Semenya também é intersexo e desde 2019 não compete nas distâncias de 400 m a 1.600 m porque a World Athletics instituiu uma política que exige que mulheres que têm altos níveis de testosterona tomem medicação para suprimir o hormônio se quiserem competir.

À agências internacionais, ela afirmou ter tomado a medicação por um período, mas parou, dizendo que isso “torturava” seu corpo. Ela contou ter ficado nauseada, deprimida e mentalmente exausta, além de ter dificuldades para dormir e testar ataques de pânico.

Professor de ginecologista da UFRJ (Universidade Federalista do Rio de Janeiro), Raphael Câmara esclarece que várias anomalias, porquê tumores malignos ou benignos, podem interferir na dosagem de testosterona na mulher. Por isso, ele afirma, não há o que fazer nesses casos. Tomar remédio seria uma possibilidade, mas é prejudicial à saúde.

“Porquê ela não é transgênero, qualquer remédio para diminuir os hormônios pode provocar malefícios para o corpo”, alerta Câmara, explicando, porém, que essas atletas possuem um lucro procedente de potência em relação às concorrentes.

“É difícil opinar sem saber os detalhes do caso, sem ver o prontuário da desportista, mas não há incerteza que tem um doping procedente grande. Ela não tem culpa, mas isso provoca vantagem que as outras não têm, e em esportes de contato e de luta colocam em risco as outras atletas”, afirma.

A professora Kátia Rubio acredita que essa discussão sobre testes de gênero ainda vai se estender por mais tempo devido ao aumento do número de pessoas que se identificam fora do binarismo.
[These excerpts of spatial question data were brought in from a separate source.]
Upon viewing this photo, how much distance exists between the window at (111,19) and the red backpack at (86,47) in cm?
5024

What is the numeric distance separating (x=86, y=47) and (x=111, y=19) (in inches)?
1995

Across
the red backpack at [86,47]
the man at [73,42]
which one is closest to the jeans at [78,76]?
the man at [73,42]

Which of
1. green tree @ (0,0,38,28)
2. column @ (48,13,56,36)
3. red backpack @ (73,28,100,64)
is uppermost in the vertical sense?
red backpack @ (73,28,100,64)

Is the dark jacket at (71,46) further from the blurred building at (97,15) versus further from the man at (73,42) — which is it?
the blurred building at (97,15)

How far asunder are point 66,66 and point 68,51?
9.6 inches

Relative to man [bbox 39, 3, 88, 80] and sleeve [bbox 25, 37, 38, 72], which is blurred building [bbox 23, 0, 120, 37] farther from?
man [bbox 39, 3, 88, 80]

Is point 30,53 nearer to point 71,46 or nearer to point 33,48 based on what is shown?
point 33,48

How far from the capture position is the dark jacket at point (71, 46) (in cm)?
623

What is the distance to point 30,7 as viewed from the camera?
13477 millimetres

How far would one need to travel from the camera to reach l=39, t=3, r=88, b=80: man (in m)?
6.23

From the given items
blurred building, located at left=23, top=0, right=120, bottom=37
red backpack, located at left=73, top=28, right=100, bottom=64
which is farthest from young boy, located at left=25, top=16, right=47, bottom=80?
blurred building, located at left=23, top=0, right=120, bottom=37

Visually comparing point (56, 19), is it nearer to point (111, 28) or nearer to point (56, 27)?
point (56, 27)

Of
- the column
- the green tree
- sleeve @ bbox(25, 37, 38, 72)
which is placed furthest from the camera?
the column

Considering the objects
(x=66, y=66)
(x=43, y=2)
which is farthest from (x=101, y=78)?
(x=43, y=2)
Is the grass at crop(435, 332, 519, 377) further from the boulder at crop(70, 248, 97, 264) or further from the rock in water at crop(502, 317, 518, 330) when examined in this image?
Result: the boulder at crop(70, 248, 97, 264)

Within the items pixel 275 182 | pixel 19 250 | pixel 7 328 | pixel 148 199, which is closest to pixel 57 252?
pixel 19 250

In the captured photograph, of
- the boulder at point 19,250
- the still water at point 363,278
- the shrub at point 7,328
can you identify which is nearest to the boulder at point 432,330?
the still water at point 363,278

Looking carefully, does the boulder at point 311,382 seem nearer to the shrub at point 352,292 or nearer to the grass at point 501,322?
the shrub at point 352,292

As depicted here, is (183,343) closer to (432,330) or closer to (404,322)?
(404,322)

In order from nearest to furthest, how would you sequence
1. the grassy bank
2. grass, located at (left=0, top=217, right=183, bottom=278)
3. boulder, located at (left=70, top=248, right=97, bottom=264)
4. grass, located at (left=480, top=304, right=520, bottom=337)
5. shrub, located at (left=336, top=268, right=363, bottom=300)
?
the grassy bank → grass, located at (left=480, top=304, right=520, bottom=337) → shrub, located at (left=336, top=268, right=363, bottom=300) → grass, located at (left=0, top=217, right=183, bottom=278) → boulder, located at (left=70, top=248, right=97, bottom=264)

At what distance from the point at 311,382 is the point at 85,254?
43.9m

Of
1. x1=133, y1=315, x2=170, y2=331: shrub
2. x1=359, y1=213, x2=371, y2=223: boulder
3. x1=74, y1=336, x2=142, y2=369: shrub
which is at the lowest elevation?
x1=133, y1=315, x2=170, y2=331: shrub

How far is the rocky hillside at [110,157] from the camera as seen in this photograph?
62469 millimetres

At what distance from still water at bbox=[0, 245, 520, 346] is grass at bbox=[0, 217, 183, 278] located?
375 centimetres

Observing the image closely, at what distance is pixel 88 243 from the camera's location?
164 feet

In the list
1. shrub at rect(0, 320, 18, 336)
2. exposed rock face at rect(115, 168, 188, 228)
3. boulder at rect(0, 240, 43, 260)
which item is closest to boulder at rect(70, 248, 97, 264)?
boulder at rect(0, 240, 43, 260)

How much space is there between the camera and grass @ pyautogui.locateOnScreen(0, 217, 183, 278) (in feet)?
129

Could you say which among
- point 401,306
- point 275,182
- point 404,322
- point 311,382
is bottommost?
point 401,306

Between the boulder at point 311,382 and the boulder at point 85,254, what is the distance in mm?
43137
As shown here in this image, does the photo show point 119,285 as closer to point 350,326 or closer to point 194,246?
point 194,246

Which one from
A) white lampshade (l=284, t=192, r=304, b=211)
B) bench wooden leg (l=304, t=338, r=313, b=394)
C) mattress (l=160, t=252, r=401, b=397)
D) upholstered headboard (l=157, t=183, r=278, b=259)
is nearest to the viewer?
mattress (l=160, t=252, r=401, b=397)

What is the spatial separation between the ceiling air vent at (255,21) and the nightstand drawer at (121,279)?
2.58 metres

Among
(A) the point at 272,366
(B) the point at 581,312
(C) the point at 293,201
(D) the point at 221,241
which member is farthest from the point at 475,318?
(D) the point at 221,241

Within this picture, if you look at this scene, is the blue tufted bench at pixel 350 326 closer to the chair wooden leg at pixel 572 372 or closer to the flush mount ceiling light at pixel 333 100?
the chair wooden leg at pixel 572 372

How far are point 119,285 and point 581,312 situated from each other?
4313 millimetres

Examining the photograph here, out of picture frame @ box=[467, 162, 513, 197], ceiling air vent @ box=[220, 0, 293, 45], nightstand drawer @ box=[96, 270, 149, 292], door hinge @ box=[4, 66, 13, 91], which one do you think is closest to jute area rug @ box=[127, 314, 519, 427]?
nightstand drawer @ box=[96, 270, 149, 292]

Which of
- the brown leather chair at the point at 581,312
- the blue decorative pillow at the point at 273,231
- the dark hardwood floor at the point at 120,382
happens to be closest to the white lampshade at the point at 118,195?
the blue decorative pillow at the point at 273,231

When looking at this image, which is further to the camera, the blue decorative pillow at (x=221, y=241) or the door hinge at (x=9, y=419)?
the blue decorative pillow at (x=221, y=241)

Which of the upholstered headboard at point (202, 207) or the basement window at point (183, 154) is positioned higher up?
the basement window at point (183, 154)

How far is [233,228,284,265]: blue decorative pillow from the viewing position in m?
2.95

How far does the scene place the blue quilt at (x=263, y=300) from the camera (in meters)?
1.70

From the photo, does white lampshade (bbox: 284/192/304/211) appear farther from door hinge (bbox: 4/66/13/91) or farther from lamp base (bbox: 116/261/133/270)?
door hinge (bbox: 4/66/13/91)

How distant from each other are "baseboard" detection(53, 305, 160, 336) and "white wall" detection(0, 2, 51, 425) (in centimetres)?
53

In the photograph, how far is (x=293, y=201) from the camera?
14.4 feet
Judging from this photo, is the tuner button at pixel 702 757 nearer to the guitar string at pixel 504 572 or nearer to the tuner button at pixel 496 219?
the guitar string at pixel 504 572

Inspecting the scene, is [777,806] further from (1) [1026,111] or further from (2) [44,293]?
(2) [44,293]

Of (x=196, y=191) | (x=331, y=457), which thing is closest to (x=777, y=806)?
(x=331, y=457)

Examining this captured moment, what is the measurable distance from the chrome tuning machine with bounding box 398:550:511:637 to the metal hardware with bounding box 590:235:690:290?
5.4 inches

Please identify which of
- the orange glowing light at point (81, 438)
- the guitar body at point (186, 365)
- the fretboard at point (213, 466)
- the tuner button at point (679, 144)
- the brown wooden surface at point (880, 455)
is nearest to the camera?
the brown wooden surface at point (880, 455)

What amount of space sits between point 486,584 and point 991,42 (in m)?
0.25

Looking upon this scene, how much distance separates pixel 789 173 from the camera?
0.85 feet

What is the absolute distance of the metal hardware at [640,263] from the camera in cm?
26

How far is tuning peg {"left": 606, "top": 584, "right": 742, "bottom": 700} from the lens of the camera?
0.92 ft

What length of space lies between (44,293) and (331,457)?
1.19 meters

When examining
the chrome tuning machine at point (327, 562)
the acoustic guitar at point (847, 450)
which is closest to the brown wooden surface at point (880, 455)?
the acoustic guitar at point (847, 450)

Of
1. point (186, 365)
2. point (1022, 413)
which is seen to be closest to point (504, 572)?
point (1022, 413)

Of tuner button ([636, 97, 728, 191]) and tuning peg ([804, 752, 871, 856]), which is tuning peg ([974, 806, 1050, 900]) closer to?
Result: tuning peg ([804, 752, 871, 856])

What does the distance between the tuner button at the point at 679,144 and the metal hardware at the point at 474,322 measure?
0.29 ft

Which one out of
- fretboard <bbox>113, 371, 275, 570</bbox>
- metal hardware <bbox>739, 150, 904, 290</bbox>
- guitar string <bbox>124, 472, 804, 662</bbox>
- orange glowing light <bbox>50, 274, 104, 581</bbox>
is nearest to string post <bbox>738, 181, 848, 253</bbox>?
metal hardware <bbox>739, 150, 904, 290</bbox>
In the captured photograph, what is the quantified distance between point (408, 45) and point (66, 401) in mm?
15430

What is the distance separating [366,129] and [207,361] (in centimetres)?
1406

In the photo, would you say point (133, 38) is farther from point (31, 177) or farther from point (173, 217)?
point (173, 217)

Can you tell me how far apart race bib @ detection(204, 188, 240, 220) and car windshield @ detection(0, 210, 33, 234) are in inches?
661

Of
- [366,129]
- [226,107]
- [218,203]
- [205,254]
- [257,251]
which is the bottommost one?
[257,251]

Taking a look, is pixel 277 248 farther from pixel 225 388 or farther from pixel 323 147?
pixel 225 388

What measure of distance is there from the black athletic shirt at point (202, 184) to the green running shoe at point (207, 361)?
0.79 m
“O COI tem sido dúbio nas decisões. Para não se envolver, foi delegar às federações internacionais a decisão sobre o que se aceita porquê varão ou mulher. No caso do boxe é mais complicado porque a IBA está sob mediação. O COI tinha de tomar uma decisão, mas ele escapa por esse argumento de ordem pátrio”, diz a professora, explicando que outro fator para essa polêmica é a falta de conhecimento das pessoas. “Estão confundindo atletas trans com intersexo, e tem muita gente falando bobagem.”

A boxeadora irlandesa Amy Broadhurst, que enfrentou e venceu Khelif no Mundial de 2022, comentou o tema nas redes sociais e defendeu a argelina.

“Muitas pessoas estão me mandando mensagens sobre Imane Khelif”, disse ela. “Pessoalmente, não acho que ela tenha feito zero para ‘trapacear’. Acho que é a forma porquê ela nasceu e isso está fora do controle dela. O traje de que ela já foi derrotada por nove mulheres antes diz tudo”, disse a irlandesa, ao lado de um vídeo do combate entre elas.

Mesmo com a polêmica, Imane Khelif continua nos Jogos de Paris e enfrenta a húngara Anna Luca Hamori neste sábado (3), pelas quartas de final. Se vencer, já terá uma medalha assegurada.

Nascida em Tiaret (ARG) em 2 de maio de 1999, Khelif compete desde 2018. Em 2022, ela venceu os campeonatos Africano e Mediterrâneo e chegou à final do Mundial em Istambul (TUR), perdendo para Broadhurst.